Reproduce the listing below in full and exactly; no pictures belong in the copy.
SUPPLIED MATERIAL START
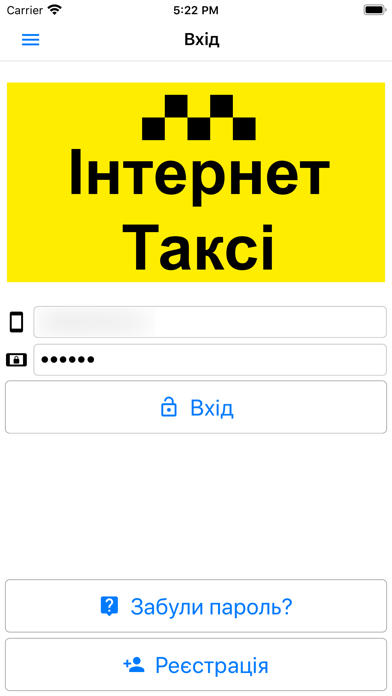 Інтернет таксі (Кобеляки) screenshot 2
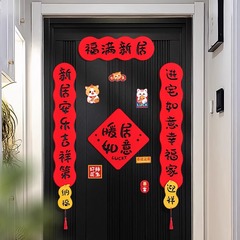 喬迁対聯新居喬迁の喜配置装飾マグネットドア貼り新居引っ越し式用品大全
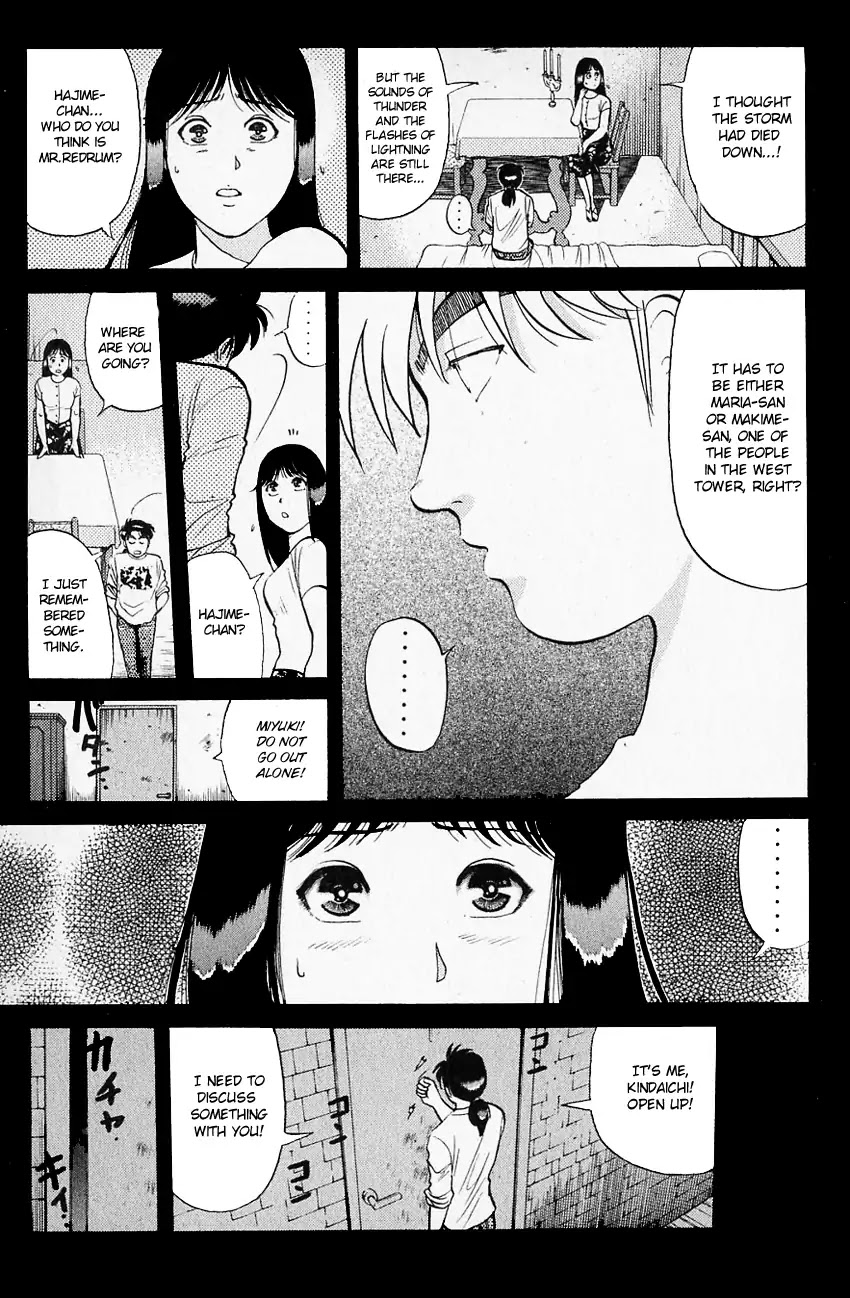 Kindaichi Shounen no Jikenbo Chapter 128 page 16 - Chapter 128: (File 12) Castle Of Wax Murder Case (07)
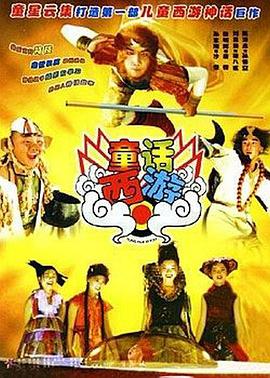 欧美国产精品日韩在线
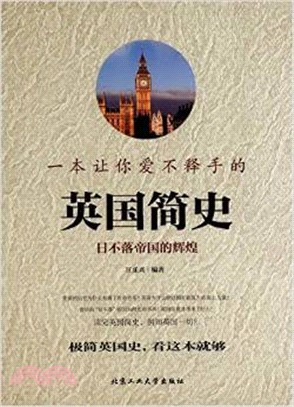 一本讓你愛不釋手的英國簡史：日不落帝國的輝煌（簡體書）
SUPPLIED MATERIAL END
→ **TASK RESPONSE**:
 Інтернет таксі (Кобеляки) screenshot 2
 喬迁対聯新居喬迁の喜配置装飾マグネットドア貼り新居引っ越し式用品大全
 Kindaichi Shounen no Jikenbo Chapter 128 page 16 - Chapter 128: (File 12) Castle Of Wax Murder Case (07)
 欧美国产精品日韩在线
 一本讓你愛不釋手的英國簡史：日不落帝國的輝煌（簡體書）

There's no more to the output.